MENA: Startups in the region raised $1.9 billion in 2024, a 29% decline. Saudi Arabia emerged as the frontrunner in venture investment, fueled by the $100M+ round by SallaApp. Comprising 40 percent of the total capital deployed in the region. The report also revealed that Saudi Arabia set a new record with 178 VC deals in the same year. This highlights the attractiveness of the Saudi market, boosts its competitive environment, and solidifies the Kingdom’s position as the largest economy in MENA.

Despite fewer deals and funding year-on-year, the absolute number of investors in MENA surged, showcasing a clear focus on smaller ticket sizes at the early stage.

Southeast Asia: This region was the hardest hit by the 2024 downturn, as total funding in the region dropped by 45%, marking its lowest funding and deal levels in over five years.

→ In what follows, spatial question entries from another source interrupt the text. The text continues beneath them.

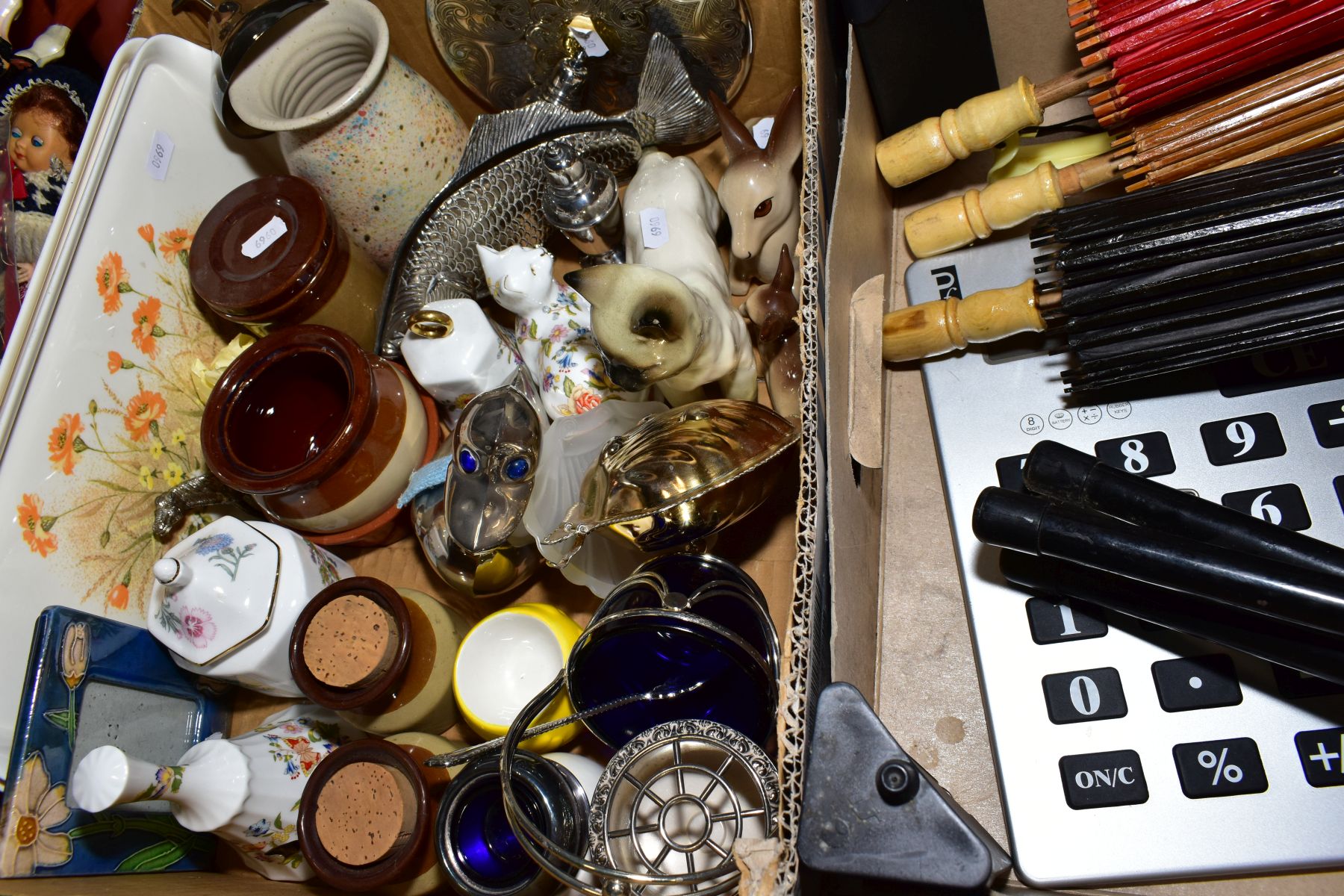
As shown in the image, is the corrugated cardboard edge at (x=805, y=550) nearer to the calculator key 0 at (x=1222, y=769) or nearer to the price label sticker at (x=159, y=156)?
the calculator key 0 at (x=1222, y=769)

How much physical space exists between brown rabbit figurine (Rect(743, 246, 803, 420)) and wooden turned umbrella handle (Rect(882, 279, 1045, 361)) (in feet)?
0.20

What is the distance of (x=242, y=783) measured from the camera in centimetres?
56

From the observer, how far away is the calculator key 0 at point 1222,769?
1.50 ft

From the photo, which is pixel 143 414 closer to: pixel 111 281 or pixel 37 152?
pixel 111 281

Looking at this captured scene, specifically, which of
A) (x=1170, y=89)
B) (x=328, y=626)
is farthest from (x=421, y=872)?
(x=1170, y=89)

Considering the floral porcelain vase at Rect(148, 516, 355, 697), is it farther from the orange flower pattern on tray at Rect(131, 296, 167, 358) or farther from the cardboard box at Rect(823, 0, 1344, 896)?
the cardboard box at Rect(823, 0, 1344, 896)

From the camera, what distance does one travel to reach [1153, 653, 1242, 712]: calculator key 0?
18.5 inches

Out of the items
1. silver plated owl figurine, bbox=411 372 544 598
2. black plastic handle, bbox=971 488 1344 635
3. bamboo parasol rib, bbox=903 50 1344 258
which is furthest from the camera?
silver plated owl figurine, bbox=411 372 544 598

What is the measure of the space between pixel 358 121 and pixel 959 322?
1.49ft

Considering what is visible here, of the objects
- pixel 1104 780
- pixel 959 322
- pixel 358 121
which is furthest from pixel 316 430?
pixel 1104 780

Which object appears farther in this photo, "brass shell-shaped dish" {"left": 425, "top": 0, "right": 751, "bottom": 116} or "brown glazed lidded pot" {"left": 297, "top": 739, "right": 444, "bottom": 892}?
"brass shell-shaped dish" {"left": 425, "top": 0, "right": 751, "bottom": 116}

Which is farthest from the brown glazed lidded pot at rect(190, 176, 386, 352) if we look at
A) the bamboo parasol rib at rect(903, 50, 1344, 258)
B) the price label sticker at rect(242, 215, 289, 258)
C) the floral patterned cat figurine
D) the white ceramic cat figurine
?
the bamboo parasol rib at rect(903, 50, 1344, 258)

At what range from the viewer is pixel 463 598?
2.25 feet

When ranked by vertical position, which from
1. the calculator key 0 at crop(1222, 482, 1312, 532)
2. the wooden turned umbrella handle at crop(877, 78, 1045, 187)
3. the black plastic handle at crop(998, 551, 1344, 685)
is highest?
the wooden turned umbrella handle at crop(877, 78, 1045, 187)
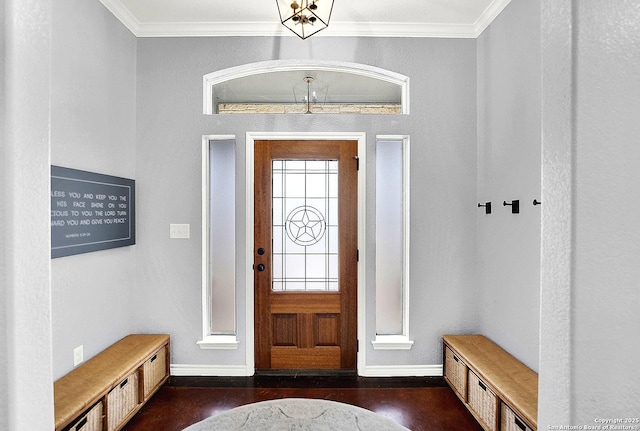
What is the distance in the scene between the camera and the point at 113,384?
7.36 ft

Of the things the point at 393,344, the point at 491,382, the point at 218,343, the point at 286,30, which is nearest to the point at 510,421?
the point at 491,382

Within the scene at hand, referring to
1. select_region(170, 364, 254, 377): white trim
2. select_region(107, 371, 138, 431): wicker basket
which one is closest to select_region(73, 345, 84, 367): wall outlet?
select_region(107, 371, 138, 431): wicker basket

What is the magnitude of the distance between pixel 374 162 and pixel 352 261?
904 millimetres

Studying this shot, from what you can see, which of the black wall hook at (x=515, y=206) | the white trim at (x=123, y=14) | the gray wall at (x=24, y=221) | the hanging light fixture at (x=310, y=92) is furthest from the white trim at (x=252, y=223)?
the gray wall at (x=24, y=221)

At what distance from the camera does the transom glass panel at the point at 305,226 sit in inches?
130

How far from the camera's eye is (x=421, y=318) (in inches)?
125

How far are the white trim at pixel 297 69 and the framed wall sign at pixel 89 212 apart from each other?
103 cm

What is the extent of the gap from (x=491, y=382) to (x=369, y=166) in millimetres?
1854

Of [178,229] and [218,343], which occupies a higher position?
[178,229]

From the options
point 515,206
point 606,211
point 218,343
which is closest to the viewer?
point 606,211

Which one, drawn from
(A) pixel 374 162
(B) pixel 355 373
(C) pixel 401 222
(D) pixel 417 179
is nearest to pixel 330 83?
(A) pixel 374 162

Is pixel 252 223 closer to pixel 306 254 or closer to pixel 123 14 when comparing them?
pixel 306 254

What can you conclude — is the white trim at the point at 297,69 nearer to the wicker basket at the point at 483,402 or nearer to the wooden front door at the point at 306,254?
the wooden front door at the point at 306,254

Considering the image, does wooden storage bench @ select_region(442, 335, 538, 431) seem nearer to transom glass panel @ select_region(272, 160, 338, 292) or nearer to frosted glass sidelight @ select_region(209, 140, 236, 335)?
transom glass panel @ select_region(272, 160, 338, 292)
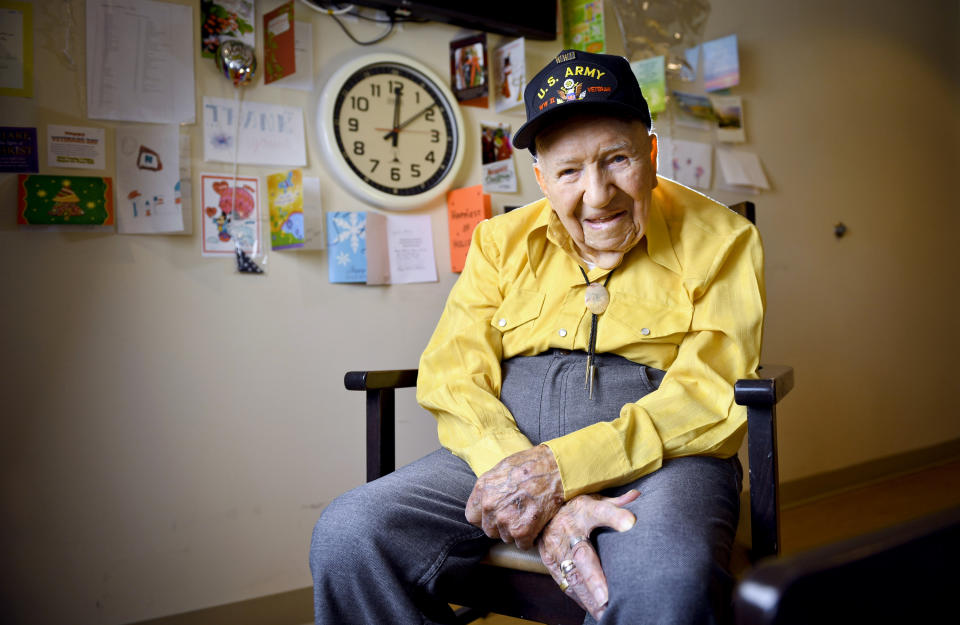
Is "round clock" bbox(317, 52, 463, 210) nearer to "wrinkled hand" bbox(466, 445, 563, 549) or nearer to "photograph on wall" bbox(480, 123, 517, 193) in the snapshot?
"photograph on wall" bbox(480, 123, 517, 193)

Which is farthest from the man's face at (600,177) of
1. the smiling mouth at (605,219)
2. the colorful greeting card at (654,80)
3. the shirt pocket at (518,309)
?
the colorful greeting card at (654,80)

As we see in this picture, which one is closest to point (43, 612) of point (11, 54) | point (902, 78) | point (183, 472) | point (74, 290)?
point (183, 472)

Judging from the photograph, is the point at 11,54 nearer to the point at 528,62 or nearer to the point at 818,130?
the point at 528,62

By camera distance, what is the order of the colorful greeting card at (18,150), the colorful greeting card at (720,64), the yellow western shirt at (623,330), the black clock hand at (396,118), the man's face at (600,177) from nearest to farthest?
the yellow western shirt at (623,330)
the man's face at (600,177)
the colorful greeting card at (18,150)
the black clock hand at (396,118)
the colorful greeting card at (720,64)

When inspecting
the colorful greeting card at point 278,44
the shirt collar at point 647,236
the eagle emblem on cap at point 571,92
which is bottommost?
the shirt collar at point 647,236

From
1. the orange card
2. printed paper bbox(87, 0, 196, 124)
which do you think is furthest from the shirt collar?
printed paper bbox(87, 0, 196, 124)

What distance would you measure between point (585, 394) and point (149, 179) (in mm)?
1201

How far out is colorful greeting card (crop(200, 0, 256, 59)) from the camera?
182 cm

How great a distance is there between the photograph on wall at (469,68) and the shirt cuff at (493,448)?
1.30m

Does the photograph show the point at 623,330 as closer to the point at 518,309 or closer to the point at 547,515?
the point at 518,309

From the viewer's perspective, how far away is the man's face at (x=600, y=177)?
127 cm

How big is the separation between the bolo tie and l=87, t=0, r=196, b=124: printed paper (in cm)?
114

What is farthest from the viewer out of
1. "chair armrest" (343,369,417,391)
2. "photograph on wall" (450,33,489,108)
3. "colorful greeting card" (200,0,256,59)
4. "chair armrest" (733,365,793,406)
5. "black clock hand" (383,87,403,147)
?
"photograph on wall" (450,33,489,108)

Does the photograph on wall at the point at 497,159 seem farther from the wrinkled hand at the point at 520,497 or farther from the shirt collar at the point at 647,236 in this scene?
the wrinkled hand at the point at 520,497
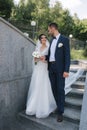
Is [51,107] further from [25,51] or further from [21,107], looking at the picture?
[25,51]

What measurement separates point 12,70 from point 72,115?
4.60 feet

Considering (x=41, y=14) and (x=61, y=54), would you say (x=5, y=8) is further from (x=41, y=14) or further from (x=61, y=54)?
(x=61, y=54)

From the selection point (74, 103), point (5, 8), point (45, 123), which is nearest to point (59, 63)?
point (74, 103)

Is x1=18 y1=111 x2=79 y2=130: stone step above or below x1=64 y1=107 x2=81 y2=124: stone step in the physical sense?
below

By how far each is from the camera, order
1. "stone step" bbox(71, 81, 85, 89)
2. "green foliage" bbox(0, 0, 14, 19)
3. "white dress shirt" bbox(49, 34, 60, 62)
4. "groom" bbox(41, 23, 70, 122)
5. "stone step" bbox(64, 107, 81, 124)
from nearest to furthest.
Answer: "stone step" bbox(64, 107, 81, 124), "groom" bbox(41, 23, 70, 122), "white dress shirt" bbox(49, 34, 60, 62), "stone step" bbox(71, 81, 85, 89), "green foliage" bbox(0, 0, 14, 19)

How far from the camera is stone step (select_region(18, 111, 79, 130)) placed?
4.20 meters

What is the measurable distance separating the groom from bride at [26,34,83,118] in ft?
0.77

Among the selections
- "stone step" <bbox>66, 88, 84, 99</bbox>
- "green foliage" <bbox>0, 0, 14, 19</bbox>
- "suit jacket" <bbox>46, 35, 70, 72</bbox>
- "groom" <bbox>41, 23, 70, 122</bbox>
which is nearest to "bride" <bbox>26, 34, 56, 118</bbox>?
"groom" <bbox>41, 23, 70, 122</bbox>

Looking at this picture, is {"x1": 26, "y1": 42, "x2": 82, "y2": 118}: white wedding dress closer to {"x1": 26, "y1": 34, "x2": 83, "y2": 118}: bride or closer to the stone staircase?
{"x1": 26, "y1": 34, "x2": 83, "y2": 118}: bride

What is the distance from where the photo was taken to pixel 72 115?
4457mm

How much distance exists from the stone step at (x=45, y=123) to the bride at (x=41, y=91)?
123mm

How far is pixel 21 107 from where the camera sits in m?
5.09

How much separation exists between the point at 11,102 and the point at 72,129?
1298 millimetres

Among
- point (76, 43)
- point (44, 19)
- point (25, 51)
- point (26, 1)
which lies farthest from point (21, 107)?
point (26, 1)
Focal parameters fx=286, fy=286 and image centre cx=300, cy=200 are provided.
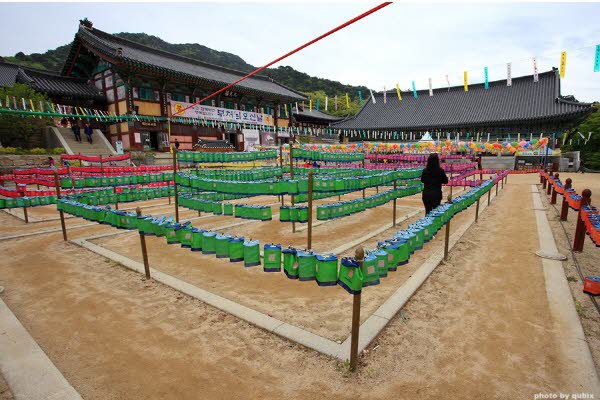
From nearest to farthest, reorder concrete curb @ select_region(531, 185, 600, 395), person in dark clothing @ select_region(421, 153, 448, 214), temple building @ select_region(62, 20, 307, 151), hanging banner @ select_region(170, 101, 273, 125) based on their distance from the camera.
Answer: concrete curb @ select_region(531, 185, 600, 395) → person in dark clothing @ select_region(421, 153, 448, 214) → temple building @ select_region(62, 20, 307, 151) → hanging banner @ select_region(170, 101, 273, 125)

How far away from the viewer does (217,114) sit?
26.5 meters

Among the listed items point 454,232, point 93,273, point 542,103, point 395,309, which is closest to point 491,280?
point 395,309

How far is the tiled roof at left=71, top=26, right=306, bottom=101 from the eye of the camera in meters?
20.7

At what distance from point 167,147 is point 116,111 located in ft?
14.1

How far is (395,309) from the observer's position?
3.82 m

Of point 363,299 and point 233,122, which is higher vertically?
point 233,122

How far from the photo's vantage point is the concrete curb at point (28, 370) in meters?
2.53

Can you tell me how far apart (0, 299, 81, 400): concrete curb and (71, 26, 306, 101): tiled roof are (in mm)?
21382

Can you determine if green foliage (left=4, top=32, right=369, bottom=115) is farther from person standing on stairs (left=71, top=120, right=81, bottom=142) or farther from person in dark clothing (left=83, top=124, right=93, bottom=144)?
person standing on stairs (left=71, top=120, right=81, bottom=142)

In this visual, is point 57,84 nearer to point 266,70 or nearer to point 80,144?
point 80,144

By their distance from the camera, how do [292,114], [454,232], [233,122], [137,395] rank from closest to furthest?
1. [137,395]
2. [454,232]
3. [233,122]
4. [292,114]

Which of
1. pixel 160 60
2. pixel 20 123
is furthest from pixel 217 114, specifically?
pixel 20 123

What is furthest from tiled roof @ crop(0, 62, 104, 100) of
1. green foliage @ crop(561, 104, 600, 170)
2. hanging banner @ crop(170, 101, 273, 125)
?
green foliage @ crop(561, 104, 600, 170)

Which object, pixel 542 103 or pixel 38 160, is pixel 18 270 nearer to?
pixel 38 160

In the first nine months of 2024 (9M’24), Southeast Asia (SEA) raised $2,770M across 352 deals—a significant 64% drop in funding and a 27% decrease in deal volume compared to the previous year. The funding decline was largely driven by a sharp reduction in MEGA deals.

Africa: This region experienced a 44% funding decline. The African venture capital ecosystem faced significant volatility during the first nine months of 2024, primarily due to an unstable macroeconomic environment. Despite efforts by regional governments to stabilize their economies—such as inflation control measures and climate resilience, amongst others, these pressures have left investor confidence shaken, driving a notable drop in VC funding and deal-making across the region.

In terms of sectors that received the highest number of funding, fintech emerged as a key driver, securing $3.9 billion in funding across MENA, Africa, Southeast Asia, Türkiye, and Pakistan. This underlines fintech’s importance in regions where financial services infrastructure remains underdeveloped. Industries like advertising, Marketing and IT solutions also attracted significant investor interest, with their funding increasing by 181% and 30% YoY respectively.

The report highlighted investment trends showing a predictable split in investor focus. International investors leaned toward late/stage deals, including Insider’s $500 million round and Tyme’s $250 million series D. Local investors on the other hand, primarily supported early-stage startups. The downturn in global VC funding also impacted exits, which dropped by 32% to just 94 in 2024. Additionally, late-stage Capital became scarcer as public markets remained subdued.

Despite the decline in VC investments, the report noted opportunities for mergers and acquisitions (M&A) across geographies within emerging markets. With fintech leading the charge and early-stage funding showing resilience, the ecosystem is poised to rebound as economic conditions show signs of  improvement.